> **Exercise brief**:
Which lines in the data below contain the string "above"? Pull out each of those lines in full, matching uppercase and lowercase letters exactly.

> **Data supplied**:
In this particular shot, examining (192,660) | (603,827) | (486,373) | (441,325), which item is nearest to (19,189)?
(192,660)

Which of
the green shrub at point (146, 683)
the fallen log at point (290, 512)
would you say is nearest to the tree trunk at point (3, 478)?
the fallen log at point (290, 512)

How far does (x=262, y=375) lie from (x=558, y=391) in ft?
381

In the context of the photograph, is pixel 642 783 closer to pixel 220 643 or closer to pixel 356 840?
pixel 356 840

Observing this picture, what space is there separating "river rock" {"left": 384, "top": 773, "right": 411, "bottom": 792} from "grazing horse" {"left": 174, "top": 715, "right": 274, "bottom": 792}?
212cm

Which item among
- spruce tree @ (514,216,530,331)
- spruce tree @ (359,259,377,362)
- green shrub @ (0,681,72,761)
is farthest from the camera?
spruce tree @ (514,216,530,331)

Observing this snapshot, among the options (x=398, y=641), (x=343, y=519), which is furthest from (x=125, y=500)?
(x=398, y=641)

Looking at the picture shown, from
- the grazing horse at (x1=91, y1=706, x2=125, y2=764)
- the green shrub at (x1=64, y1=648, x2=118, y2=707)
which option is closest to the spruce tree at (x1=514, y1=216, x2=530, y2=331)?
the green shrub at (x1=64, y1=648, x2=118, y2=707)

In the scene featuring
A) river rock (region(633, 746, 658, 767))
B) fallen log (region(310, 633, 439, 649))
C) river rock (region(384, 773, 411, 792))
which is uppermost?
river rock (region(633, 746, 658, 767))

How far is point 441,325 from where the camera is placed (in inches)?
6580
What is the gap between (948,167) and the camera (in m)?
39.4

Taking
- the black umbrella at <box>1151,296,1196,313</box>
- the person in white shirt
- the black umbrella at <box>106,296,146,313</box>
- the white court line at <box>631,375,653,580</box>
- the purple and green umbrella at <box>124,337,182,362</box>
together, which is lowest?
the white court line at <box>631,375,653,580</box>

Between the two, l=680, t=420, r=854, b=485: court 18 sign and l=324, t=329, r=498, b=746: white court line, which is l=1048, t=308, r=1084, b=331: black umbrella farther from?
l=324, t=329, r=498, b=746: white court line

---

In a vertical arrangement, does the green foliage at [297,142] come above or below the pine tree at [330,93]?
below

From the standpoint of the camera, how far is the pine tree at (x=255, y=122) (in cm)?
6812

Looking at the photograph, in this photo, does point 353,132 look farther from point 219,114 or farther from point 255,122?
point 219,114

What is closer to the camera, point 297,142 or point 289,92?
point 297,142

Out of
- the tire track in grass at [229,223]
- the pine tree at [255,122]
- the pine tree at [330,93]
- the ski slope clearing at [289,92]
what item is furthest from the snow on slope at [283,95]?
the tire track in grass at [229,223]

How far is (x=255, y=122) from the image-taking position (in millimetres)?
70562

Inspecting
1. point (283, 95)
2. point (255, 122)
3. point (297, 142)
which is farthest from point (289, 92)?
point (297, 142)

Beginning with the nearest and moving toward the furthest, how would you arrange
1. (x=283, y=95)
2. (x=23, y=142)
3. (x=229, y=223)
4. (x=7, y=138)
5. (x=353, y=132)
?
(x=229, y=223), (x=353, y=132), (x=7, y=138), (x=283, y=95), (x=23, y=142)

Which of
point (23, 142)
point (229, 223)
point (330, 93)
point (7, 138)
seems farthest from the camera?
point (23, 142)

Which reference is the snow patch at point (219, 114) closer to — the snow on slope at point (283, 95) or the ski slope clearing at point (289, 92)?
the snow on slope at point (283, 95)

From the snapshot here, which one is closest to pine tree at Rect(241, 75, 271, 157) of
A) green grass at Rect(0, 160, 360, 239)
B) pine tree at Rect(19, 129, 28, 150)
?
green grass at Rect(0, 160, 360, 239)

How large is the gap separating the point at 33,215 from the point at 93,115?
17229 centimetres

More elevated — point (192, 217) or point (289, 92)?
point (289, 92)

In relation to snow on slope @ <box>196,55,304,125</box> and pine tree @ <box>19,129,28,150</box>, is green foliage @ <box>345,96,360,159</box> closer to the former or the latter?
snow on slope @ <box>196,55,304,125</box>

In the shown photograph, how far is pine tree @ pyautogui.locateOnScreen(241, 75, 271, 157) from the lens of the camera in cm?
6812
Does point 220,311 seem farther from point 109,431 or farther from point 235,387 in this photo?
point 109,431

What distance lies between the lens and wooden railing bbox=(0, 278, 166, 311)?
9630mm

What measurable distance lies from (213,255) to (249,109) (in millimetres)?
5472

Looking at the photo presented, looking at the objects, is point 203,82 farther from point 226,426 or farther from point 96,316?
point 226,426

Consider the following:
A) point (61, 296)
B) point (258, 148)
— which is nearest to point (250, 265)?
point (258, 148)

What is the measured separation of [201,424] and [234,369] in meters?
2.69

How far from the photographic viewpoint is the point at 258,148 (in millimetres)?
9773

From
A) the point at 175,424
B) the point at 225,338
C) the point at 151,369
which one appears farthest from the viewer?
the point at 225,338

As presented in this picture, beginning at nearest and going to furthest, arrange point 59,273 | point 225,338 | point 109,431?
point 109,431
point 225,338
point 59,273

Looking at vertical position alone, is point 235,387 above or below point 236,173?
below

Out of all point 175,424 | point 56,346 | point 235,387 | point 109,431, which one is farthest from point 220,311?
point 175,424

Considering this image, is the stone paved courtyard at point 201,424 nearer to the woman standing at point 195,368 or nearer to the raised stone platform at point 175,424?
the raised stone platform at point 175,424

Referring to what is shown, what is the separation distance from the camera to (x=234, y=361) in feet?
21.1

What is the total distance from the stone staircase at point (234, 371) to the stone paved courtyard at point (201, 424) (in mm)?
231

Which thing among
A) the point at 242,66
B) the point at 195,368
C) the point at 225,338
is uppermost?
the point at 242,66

> **Reply to the exercise**:
In a vertical arrangement, does the green foliage at [297,142] come above or below the pine tree at [330,93]?
Looking at vertical position alone, is point 235,387 above or below point 236,173?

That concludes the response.